WORK TO COMPLETE:
[a] Please rewrite the paragraph in the favorite-smells thread below that begins "I love the smell of rain" as a short list, keeping its main facts.
[b] In the favorite-smells thread below, what perfume does The Pennifer name?

Bath & Body Works has a scent called "Watermelon Lemonade" and it's smells soooo good. I have it as an air freshener in my car.


----------



## Joy (Mar 31, 2015)

Fresh clean clothes
New car
New shoes
Gasoline
Argan oil shampoos
Air freshener
Wood


----------



## Tao (Mar 31, 2015)

I like the smell of petrol. I don't know why, I just do.


----------



## CR33P (Mar 31, 2015)

green tea


----------



## Officer Berri (Mar 31, 2015)

I love the smell of rain. I also love floral and flowery scented things, specially Lavender, Chamomile, and Roses.

I also love the smell of a forest rich in decaying leaves, dirt, and fresh air. And I love the smell of the sea... though I've only experienced it once in my life so far.


----------



## The Pennifer (Mar 31, 2015)

Bread baking, bacon frying, fried onions and hamburgers in the open air (carnival) ... A brand new puppy's breath, freshly mown grass, and for perfume - Sunflowers by Elizabeth Arden ♥ ♥ ♥


----------



## The Pennifer (Mar 31, 2015)

Weird ... Double posted! Lol


----------



## Aryxia (Apr 1, 2015)

DATASET EXTRACT:

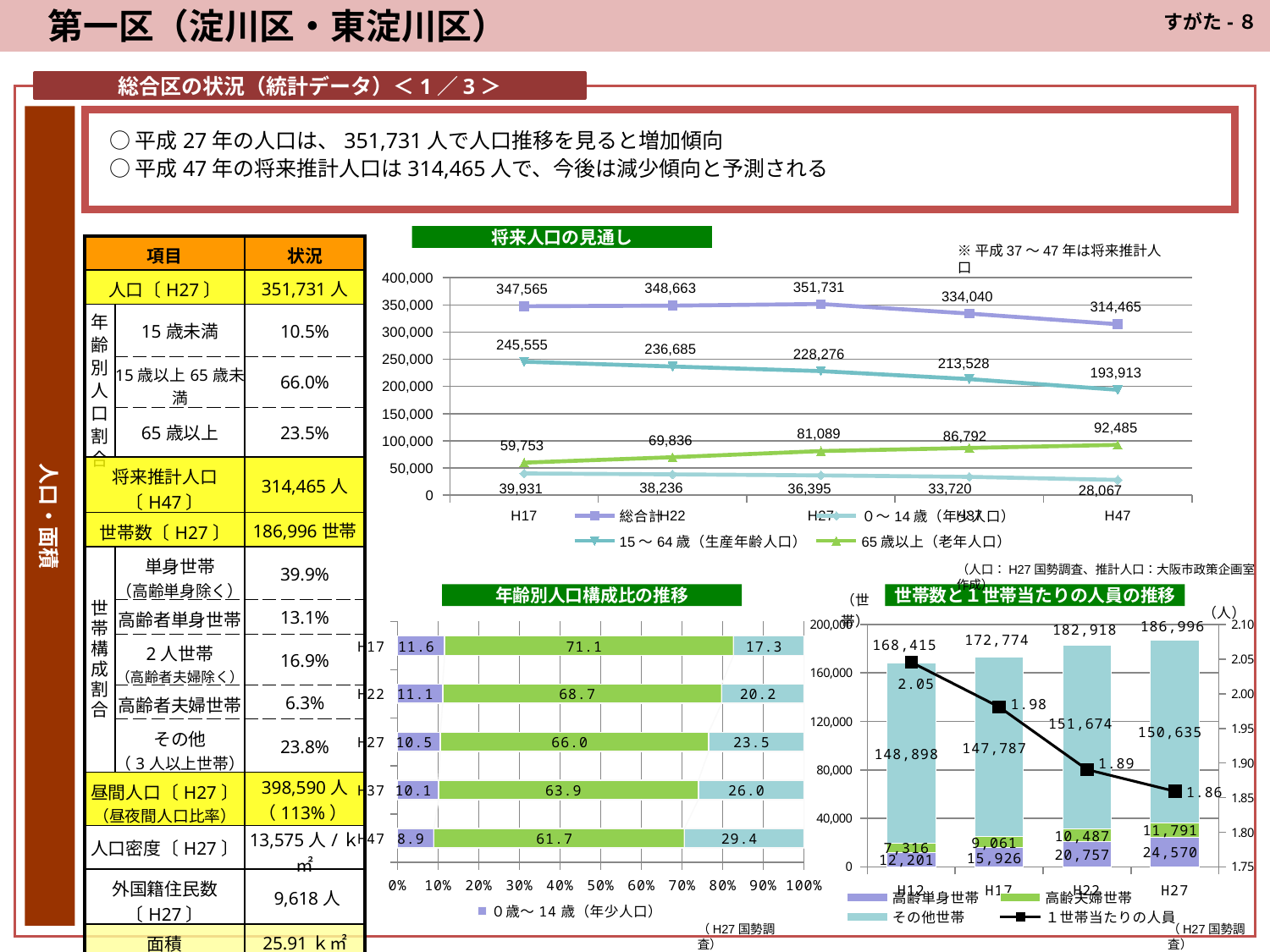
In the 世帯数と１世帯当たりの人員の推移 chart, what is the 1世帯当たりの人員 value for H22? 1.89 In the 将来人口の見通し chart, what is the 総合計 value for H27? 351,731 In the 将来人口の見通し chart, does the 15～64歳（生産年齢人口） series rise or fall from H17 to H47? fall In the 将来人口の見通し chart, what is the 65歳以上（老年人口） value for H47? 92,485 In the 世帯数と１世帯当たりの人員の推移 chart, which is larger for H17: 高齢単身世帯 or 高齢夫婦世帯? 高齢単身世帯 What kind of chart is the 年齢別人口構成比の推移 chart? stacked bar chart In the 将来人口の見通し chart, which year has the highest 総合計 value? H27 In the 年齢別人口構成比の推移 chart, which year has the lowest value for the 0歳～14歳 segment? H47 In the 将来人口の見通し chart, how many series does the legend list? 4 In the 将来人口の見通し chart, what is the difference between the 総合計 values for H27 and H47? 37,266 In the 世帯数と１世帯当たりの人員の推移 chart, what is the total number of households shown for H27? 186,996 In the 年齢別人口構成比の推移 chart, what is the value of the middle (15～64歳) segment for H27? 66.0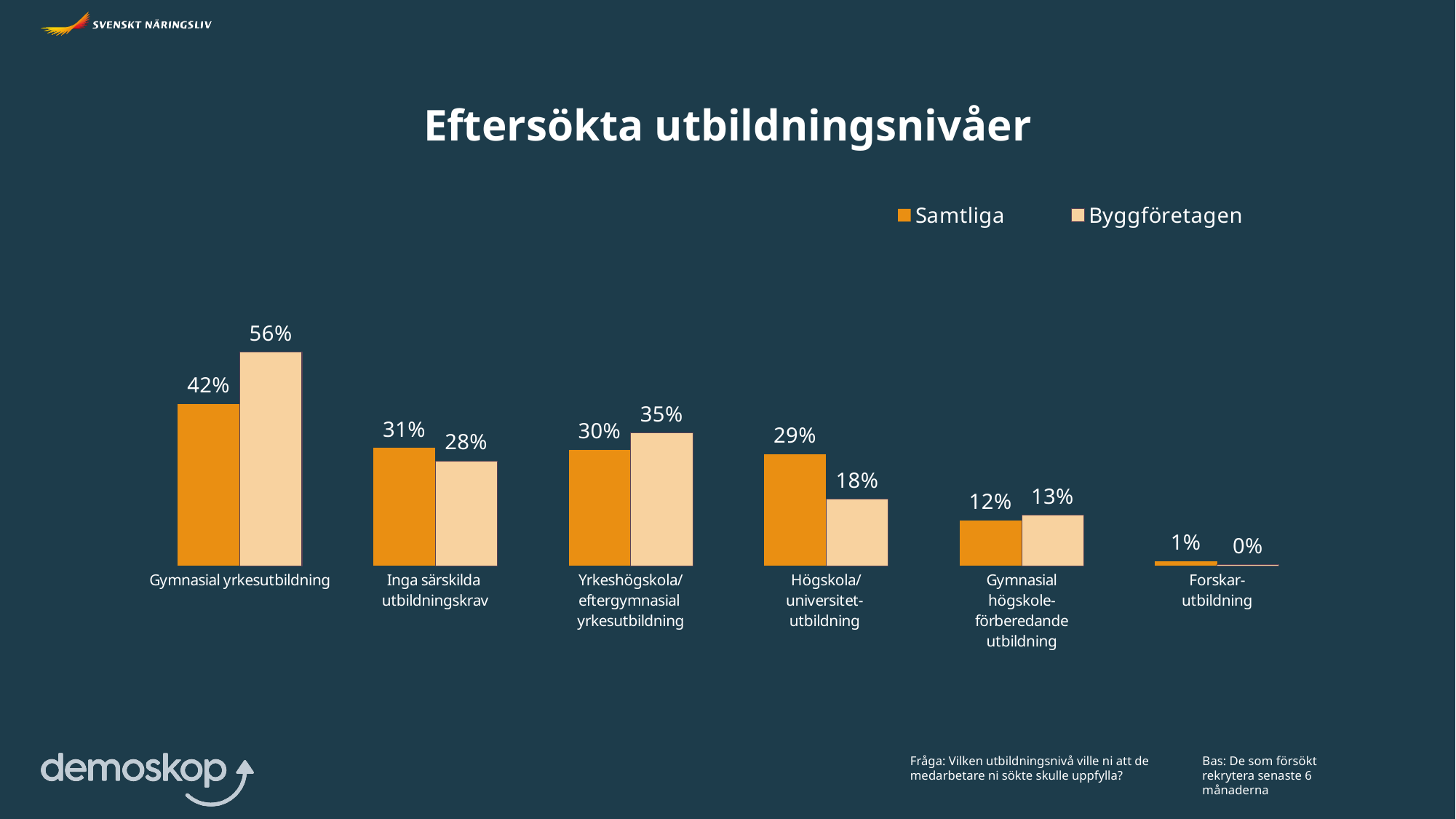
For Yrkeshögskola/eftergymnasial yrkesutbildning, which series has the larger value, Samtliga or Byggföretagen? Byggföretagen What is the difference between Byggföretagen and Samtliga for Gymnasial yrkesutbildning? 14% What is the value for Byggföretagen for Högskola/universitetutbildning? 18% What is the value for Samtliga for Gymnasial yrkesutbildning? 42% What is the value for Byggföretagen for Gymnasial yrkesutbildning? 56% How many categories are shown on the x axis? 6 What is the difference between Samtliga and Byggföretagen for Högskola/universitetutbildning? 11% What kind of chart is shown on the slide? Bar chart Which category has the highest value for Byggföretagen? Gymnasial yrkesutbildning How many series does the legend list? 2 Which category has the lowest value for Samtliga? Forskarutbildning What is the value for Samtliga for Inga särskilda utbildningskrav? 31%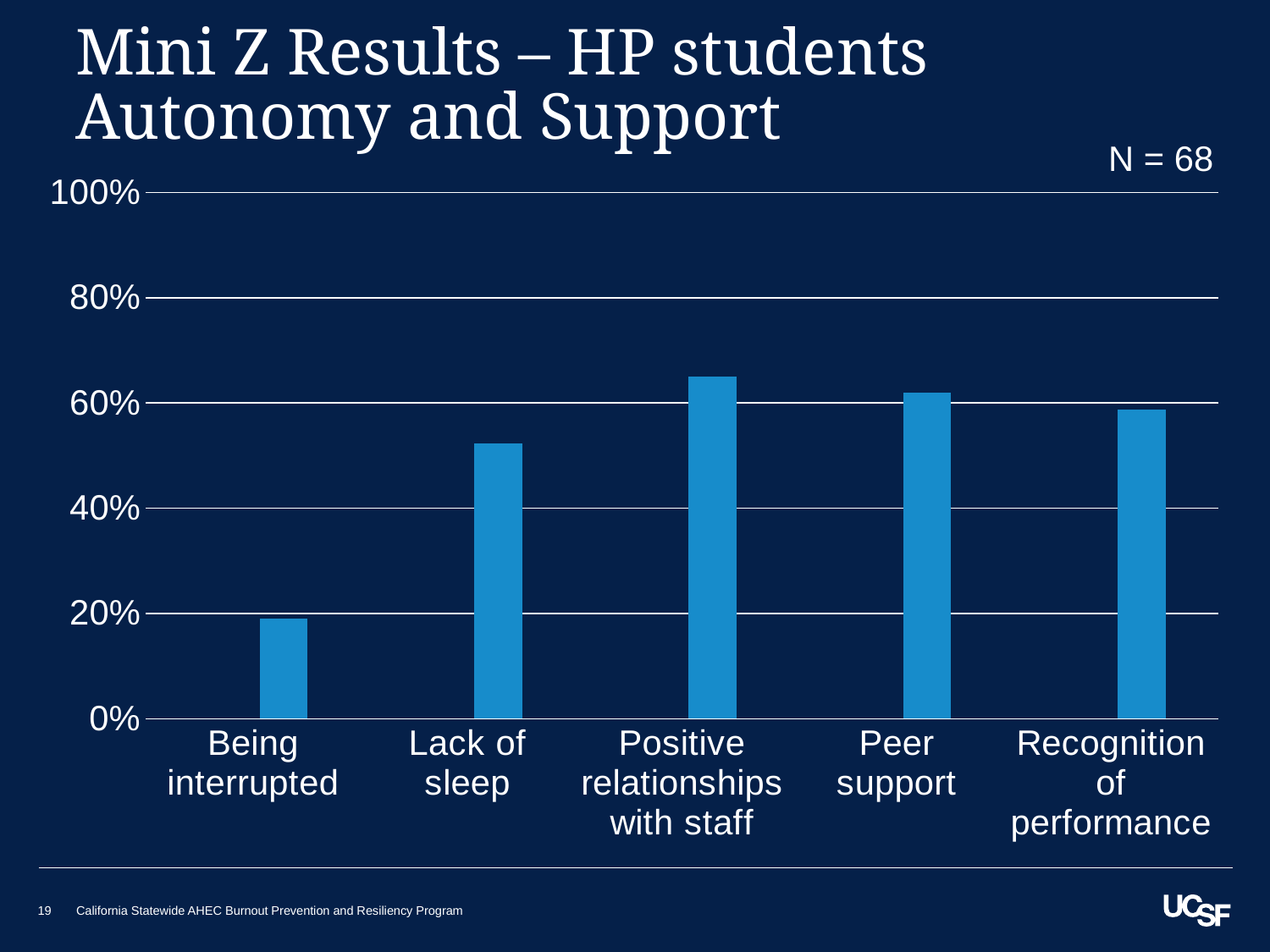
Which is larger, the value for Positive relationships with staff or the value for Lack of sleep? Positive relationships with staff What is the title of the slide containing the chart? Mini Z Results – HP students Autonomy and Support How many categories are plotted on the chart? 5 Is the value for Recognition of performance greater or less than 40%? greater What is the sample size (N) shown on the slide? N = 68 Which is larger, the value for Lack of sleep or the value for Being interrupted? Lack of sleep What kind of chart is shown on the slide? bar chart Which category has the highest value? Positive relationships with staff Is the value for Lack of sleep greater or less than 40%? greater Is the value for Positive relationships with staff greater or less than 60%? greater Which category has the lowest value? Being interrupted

YOUR RESPONSES:
[a]
- Rain
- Floral and flowery scented things, especially lavender, chamomile, and roses

[b] Sunflowers by Elizabeth Arden.